Scaling to multiple VPCs:

In a distributed model, each VPC requires its own set of firewalls, which can impact the cost. Work with the firewall vendor to understand their pricing model.

From a management standpoint, make sure that the firewall vendor of your choice provides tools to manage a distributed deployment of many firewalls. Controlling a large number of firewalls with unique policies can become a challenge in larger environments.

Client IP address visibility:

The client IP preservation depends on the type of internet-facing ELB you use. NLB can preserve the client IP. This document goes into detail on what’s required to achieve that. In the case of ALB, it doesn’t preserve the client IP in the packet. The ALB adds it to an X-Forwarded-For HTTP header.

Architectures for centralized deployment

In scenarios where you can’t use distributed architectures – for example, you have a policy not allowing an IGW on your Application VPCs – you can explore a centralized architecture. Be aware, that by creating a centralized flow you are making the architecture more complex and increasing the blast radius (i.e., misconfiguration on the centralized ELBs can impact more than one backend application).

All traffic into your AWS network comes through an edge VPC hosting your security stack in this model. From there, it gets forwarded to the target application in another VPC via a Transit Gateway or PrivateLink.

When an ELB sends traffic to a remote target in another VPC, it must use IP as the target type. Both NLB and PrivateLink endpoints have static IP addresses that can be targets of any ELB.

If you host your target application on an ALB, its IP addresses can change.

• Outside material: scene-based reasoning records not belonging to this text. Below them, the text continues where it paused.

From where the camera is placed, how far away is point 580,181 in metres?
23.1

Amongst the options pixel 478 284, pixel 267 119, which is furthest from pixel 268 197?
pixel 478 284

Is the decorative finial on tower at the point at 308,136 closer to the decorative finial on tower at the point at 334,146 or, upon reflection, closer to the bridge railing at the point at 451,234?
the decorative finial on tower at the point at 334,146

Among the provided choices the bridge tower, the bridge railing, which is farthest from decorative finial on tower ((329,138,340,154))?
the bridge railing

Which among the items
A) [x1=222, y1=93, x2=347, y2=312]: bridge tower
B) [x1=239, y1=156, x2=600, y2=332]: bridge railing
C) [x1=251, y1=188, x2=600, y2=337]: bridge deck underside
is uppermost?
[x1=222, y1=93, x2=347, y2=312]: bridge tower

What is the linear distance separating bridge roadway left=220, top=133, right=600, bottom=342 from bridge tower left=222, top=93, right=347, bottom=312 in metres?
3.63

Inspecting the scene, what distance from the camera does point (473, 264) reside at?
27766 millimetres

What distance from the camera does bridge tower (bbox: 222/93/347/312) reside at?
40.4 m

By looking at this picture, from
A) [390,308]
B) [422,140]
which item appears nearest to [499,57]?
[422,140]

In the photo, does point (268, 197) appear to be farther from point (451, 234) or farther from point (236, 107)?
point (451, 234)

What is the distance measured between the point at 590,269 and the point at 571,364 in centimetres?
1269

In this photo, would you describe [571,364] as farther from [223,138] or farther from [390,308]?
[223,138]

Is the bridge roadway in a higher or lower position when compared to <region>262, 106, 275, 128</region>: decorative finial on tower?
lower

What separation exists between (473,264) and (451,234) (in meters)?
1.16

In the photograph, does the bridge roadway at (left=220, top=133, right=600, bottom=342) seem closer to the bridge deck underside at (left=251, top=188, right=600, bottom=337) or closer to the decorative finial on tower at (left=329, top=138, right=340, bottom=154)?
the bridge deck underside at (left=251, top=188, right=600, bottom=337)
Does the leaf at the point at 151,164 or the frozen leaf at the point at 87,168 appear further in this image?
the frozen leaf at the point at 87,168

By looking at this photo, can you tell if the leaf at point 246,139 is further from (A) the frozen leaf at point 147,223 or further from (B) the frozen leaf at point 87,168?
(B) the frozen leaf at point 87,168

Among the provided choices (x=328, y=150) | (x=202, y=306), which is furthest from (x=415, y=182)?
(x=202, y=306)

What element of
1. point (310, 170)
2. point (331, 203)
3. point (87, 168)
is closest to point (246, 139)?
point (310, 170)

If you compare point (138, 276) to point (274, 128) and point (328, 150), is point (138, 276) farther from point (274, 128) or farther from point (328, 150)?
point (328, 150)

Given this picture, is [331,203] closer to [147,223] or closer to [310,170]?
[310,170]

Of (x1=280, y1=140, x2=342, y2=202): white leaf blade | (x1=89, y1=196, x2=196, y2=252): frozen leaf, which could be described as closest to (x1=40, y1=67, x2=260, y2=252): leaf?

To get a static IP address on an ALB, you must put it behind an NLB. This blog post goes into details on that setup.

The architectures below align with the same considerations I already covered in the distributed deployment section. They expand on the previous deployments by showing how traffic from the Internet will flow if the setup is centralized.

Note that there will be performance and scaling differences between using the Transit Gateway or PrivateLink models. Refer to service-specific documentation to understand the quotas for each service you’re considering.